▶ [ISTRUZIONI DEL COMPITO]: Puoi riscrivere tutte le righe dei dati sotto forma di elenco numerato, saltando quelle vuote? Lascia fuori dalla risposta le immagini.

▶ [ESTRATTI DEI DATI]:

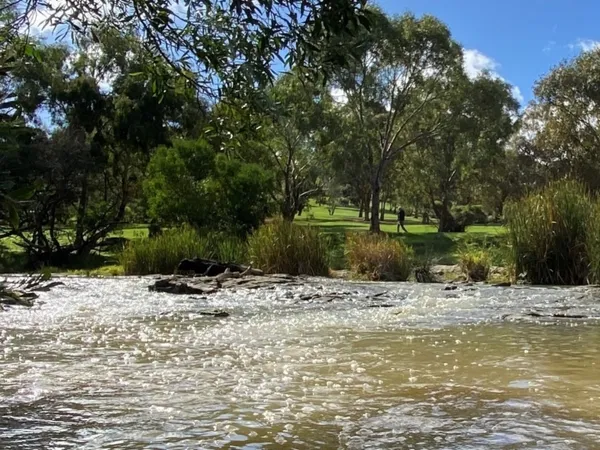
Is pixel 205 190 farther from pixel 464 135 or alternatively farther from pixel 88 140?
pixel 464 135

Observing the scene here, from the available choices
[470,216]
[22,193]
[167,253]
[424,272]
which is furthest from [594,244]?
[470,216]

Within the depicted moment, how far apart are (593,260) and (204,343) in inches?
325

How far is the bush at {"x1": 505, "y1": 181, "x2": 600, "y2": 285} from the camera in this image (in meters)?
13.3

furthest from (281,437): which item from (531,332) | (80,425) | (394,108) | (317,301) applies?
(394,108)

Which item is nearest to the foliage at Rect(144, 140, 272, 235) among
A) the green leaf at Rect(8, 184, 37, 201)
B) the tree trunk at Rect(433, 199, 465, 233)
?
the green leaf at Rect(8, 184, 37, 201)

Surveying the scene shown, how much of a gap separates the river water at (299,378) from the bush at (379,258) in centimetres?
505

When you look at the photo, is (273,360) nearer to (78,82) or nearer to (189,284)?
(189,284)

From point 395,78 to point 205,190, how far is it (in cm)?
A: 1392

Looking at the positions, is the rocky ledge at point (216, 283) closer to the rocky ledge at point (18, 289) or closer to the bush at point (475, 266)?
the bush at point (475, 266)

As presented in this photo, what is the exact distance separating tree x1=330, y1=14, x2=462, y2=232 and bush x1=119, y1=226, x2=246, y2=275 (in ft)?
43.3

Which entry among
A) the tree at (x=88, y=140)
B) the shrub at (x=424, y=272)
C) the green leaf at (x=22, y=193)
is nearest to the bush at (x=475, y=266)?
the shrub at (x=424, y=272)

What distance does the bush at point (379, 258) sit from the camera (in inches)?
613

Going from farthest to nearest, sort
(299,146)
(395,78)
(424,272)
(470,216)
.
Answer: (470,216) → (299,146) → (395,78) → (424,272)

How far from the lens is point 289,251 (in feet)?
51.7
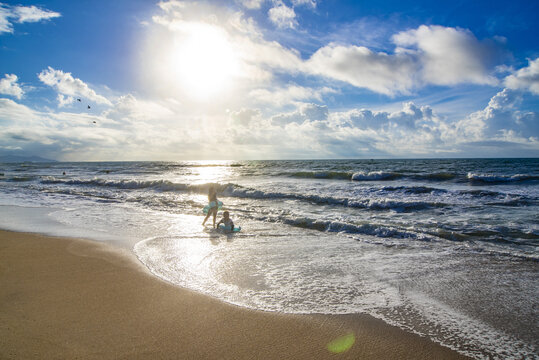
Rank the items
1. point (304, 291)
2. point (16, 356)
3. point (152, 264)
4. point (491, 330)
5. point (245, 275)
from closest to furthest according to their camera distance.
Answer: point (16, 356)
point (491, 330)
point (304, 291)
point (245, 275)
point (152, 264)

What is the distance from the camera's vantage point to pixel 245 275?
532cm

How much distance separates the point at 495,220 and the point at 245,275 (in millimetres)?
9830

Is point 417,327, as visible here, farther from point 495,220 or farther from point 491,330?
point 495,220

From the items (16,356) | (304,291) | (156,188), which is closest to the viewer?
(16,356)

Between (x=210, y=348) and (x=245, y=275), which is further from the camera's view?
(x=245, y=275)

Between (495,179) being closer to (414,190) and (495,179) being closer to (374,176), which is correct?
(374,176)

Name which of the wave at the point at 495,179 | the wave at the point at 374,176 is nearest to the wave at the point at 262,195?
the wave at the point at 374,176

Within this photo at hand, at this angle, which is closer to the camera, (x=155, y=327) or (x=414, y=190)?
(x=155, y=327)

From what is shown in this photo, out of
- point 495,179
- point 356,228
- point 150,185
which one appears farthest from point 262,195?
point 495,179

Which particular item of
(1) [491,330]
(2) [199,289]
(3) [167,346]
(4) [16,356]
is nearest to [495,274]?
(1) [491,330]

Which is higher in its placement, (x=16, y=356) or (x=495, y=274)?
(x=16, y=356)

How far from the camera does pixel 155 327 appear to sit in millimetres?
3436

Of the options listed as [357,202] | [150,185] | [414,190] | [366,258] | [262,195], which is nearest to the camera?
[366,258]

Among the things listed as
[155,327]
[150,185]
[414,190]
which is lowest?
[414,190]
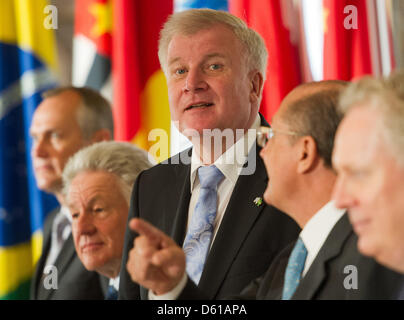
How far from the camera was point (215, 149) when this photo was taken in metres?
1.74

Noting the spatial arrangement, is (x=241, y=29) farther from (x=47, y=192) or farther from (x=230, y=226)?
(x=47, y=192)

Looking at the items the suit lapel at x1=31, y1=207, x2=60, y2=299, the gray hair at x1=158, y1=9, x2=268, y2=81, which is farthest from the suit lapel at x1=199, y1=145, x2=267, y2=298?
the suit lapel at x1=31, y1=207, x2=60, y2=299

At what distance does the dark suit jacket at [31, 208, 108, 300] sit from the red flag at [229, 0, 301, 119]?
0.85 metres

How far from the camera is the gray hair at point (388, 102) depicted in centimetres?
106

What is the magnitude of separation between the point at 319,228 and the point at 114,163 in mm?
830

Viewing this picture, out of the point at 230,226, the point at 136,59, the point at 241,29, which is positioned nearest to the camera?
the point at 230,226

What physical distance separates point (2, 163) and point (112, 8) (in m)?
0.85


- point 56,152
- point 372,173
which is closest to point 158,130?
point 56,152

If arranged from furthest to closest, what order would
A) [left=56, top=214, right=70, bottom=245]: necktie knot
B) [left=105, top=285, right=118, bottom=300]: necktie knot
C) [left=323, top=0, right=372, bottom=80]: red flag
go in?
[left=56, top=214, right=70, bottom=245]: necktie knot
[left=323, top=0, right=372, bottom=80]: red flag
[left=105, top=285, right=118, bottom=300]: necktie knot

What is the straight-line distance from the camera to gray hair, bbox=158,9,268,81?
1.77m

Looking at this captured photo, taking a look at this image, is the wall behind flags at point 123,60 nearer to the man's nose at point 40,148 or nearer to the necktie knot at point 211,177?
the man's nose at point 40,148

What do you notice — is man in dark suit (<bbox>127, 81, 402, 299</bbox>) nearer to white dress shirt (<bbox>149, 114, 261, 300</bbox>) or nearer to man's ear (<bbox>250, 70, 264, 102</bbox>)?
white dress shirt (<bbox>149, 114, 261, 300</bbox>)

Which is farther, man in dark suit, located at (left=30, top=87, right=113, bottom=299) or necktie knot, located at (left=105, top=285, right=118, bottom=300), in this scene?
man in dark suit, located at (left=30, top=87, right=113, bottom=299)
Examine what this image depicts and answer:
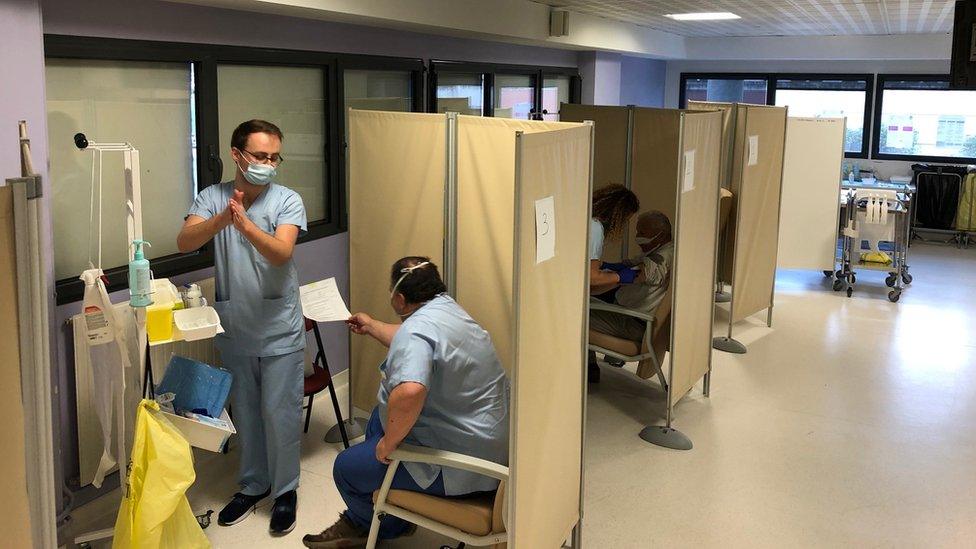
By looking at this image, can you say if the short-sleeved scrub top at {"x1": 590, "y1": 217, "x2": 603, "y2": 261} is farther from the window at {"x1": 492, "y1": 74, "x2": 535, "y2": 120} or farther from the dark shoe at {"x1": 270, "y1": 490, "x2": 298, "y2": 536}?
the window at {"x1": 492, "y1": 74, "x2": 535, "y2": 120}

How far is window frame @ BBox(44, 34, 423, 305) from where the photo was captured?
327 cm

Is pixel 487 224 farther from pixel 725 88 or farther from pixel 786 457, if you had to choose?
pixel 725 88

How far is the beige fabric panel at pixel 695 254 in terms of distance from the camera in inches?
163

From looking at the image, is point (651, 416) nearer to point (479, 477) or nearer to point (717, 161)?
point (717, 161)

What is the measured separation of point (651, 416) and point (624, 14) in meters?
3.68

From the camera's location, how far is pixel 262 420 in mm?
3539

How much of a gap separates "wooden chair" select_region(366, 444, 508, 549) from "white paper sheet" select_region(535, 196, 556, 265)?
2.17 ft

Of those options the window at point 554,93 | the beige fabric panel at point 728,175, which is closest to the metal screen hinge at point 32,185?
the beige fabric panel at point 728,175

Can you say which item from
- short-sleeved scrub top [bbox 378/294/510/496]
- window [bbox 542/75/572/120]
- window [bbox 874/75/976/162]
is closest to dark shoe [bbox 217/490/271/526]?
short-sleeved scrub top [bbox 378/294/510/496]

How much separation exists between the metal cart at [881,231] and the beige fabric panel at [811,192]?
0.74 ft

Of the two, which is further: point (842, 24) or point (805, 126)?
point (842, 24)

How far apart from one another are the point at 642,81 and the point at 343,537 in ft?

▶ [RISPOSTA AL COMPITO]:
1. Is pixel 205 190 farther from pixel 464 135 or alternatively farther from pixel 88 140?
2. pixel 464 135
3. Observing the scene here, from the available choices
4. [470,216]
5. [22,193]
6. [167,253]
7. [424,272]
8. which is furthest from [594,244]?
9. [470,216]
10. Within the depicted moment, how far apart are (593,260) and (204,343) in inches?
11. 325
12. How far is the bush at {"x1": 505, "y1": 181, "x2": 600, "y2": 285} from the camera in this image (in meters)?
13. 13.3
14. furthest from (281,437): which item from (531,332) | (80,425) | (394,108) | (317,301) applies?
15. (394,108)
16. Which item is nearest to the foliage at Rect(144, 140, 272, 235) among
17. A) the green leaf at Rect(8, 184, 37, 201)
18. B) the tree trunk at Rect(433, 199, 465, 233)
19. ?
20. the green leaf at Rect(8, 184, 37, 201)
21. Surveying the scene shown, how much of a gap separates the river water at (299,378) from the bush at (379,258) in centimetres?
22. 505
23. When you look at the photo, is (273,360) nearer to (78,82) or nearer to (189,284)?
24. (189,284)
25. From point 395,78 to point 205,190, how far is it (in cm)?
26. A: 1392
27. Looking at the positions, is the rocky ledge at point (216, 283) closer to the rocky ledge at point (18, 289) or closer to the bush at point (475, 266)?
28. the bush at point (475, 266)
29. As presented in this photo, what is the exact distance separating tree x1=330, y1=14, x2=462, y2=232 and bush x1=119, y1=226, x2=246, y2=275 (in ft)?
30. 43.3
31. Which entry among
32. A) the tree at (x=88, y=140)
33. B) the shrub at (x=424, y=272)
34. C) the green leaf at (x=22, y=193)
35. is nearest to the bush at (x=475, y=266)?
36. the shrub at (x=424, y=272)
37. What distance does the bush at point (379, 258) sit from the camera (in inches)?
38. 613
39. Going from farthest to nearest, sort
40. (299,146)
41. (395,78)
42. (424,272)
43. (470,216)
44. .
45. Answer: (470,216) → (299,146) → (395,78) → (424,272)
46. How far from the lens is point 289,251 (in feet)?
47. 51.7
48. Rank the items
49. 1. point (304, 291)
50. 2. point (16, 356)
51. 3. point (152, 264)
52. 4. point (491, 330)
53. 5. point (245, 275)
54. from closest to furthest according to their camera distance.
55. Answer: point (16, 356)
56. point (491, 330)
57. point (304, 291)
58. point (245, 275)
59. point (152, 264)
60. What is the distance from the camera's vantage point to pixel 245 275?
61. 532cm
62. How much distance separates the point at 495,220 and the point at 245,275 (in millimetres)?
63. 9830
64. Is point 417,327, as visible here, farther from point 495,220 or farther from point 491,330?
65. point 495,220
66. From the items (16,356) | (304,291) | (156,188), which is closest to the viewer?
67. (16,356)
68. Between (x=210, y=348) and (x=245, y=275), which is further from the camera's view?
69. (x=245, y=275)
70. Between (495,179) being closer to (414,190) and (495,179) being closer to (374,176), which is correct?
71. (374,176)
72. Name which of the wave at the point at 495,179 | the wave at the point at 374,176 is nearest to the wave at the point at 262,195?
73. the wave at the point at 374,176
74. Within this photo at hand, at this angle, which is closer to the camera, (x=155, y=327) or (x=414, y=190)?
75. (x=155, y=327)
76. From what is shown in this photo, out of
77. - point 495,179
78. - point 356,228
79. - point 150,185
80. which one appears farthest from point 262,195?
81. point 495,179
82. Which particular item of
83. (1) [491,330]
84. (2) [199,289]
85. (3) [167,346]
86. (4) [16,356]
87. is nearest to [495,274]?
88. (1) [491,330]
89. Which is higher in its placement, (x=16, y=356) or (x=495, y=274)?
90. (x=16, y=356)
91. How far from the camera does pixel 155 327 appear to sit in millimetres?
92. 3436
93. Of the options listed as [357,202] | [150,185] | [414,190] | [366,258] | [262,195], which is nearest to the camera?
94. [366,258]
95. Among the things listed as
96. [155,327]
97. [150,185]
98. [414,190]
99. which is lowest?
100. [414,190]
101. How far from the camera was point (215, 149) when this photo was taken in metres?
102. 1.74
103. Noting the spatial arrangement, is (x=241, y=29) farther from (x=47, y=192) or farther from (x=230, y=226)?
104. (x=47, y=192)
105. Looking at the items the suit lapel at x1=31, y1=207, x2=60, y2=299, the gray hair at x1=158, y1=9, x2=268, y2=81, which is farthest from the suit lapel at x1=199, y1=145, x2=267, y2=298?
106. the suit lapel at x1=31, y1=207, x2=60, y2=299
107. At what distance does the dark suit jacket at [31, 208, 108, 300] sit from the red flag at [229, 0, 301, 119]?
108. 0.85 metres
109. How far from the camera is the gray hair at point (388, 102) depicted in centimetres?
110. 106
111. What is the magnitude of separation between the point at 319,228 and the point at 114,163 in mm?
112. 830
113. Viewing this picture, out of the point at 230,226, the point at 136,59, the point at 241,29, which is positioned nearest to the camera?
114. the point at 230,226
115. What physical distance separates point (2, 163) and point (112, 8) (in m)?
116. 0.85
117. - point 56,152
118. - point 372,173
119. which is closest to point 158,130?
120. point 56,152
121. If arranged from furthest to closest, what order would
122. A) [left=56, top=214, right=70, bottom=245]: necktie knot
123. B) [left=105, top=285, right=118, bottom=300]: necktie knot
124. C) [left=323, top=0, right=372, bottom=80]: red flag
125. go in?
126. [left=56, top=214, right=70, bottom=245]: necktie knot
127. [left=323, top=0, right=372, bottom=80]: red flag
128. [left=105, top=285, right=118, bottom=300]: necktie knot
129. What is the straight-line distance from the camera to gray hair, bbox=158,9,268,81?
130. 1.77m
131. Looking at this captured photo, taking a look at this image, is the wall behind flags at point 123,60 nearer to the man's nose at point 40,148 or nearer to the necktie knot at point 211,177?
132. the man's nose at point 40,148
133. What do you notice — is man in dark suit (<bbox>127, 81, 402, 299</bbox>) nearer to white dress shirt (<bbox>149, 114, 261, 300</bbox>) or nearer to man's ear (<bbox>250, 70, 264, 102</bbox>)?
134. white dress shirt (<bbox>149, 114, 261, 300</bbox>)
135. Which is farther, man in dark suit, located at (left=30, top=87, right=113, bottom=299) or necktie knot, located at (left=105, top=285, right=118, bottom=300), in this scene?
136. man in dark suit, located at (left=30, top=87, right=113, bottom=299)
137. Examine what this image depicts and answer:
138. By looking at this image, can you say if the short-sleeved scrub top at {"x1": 590, "y1": 217, "x2": 603, "y2": 261} is farther from the window at {"x1": 492, "y1": 74, "x2": 535, "y2": 120} or farther from the dark shoe at {"x1": 270, "y1": 490, "x2": 298, "y2": 536}?
139. the window at {"x1": 492, "y1": 74, "x2": 535, "y2": 120}
140. How far is window frame @ BBox(44, 34, 423, 305) from where the photo was captured?
141. 327 cm
142. Is pixel 487 224 farther from pixel 725 88 or farther from pixel 786 457, if you had to choose?
143. pixel 725 88
144. How far is the beige fabric panel at pixel 695 254 in terms of distance from the camera in inches?
145. 163
146. From looking at the image, is point (651, 416) nearer to point (479, 477) or nearer to point (717, 161)?
147. point (717, 161)
148. What is the measured separation of point (651, 416) and point (624, 14) in meters?
149. 3.68
150. From the camera's location, how far is pixel 262 420 in mm?
151. 3539
152. How much of a gap separates "wooden chair" select_region(366, 444, 508, 549) from "white paper sheet" select_region(535, 196, 556, 265)?
153. 2.17 ft
154. Of those options the window at point 554,93 | the beige fabric panel at point 728,175, which is closest to the metal screen hinge at point 32,185?
155. the beige fabric panel at point 728,175
156. Can you say which item from
157. - short-sleeved scrub top [bbox 378/294/510/496]
158. - window [bbox 542/75/572/120]
159. - window [bbox 874/75/976/162]
160. is closest to dark shoe [bbox 217/490/271/526]?
161. short-sleeved scrub top [bbox 378/294/510/496]
162. How much separation exists between the metal cart at [881,231] and the beige fabric panel at [811,192]?
163. 0.74 ft
164. Of the two, which is further: point (842, 24) or point (805, 126)?
165. point (842, 24)
166. How far apart from one another are the point at 642,81 and the point at 343,537 in ft?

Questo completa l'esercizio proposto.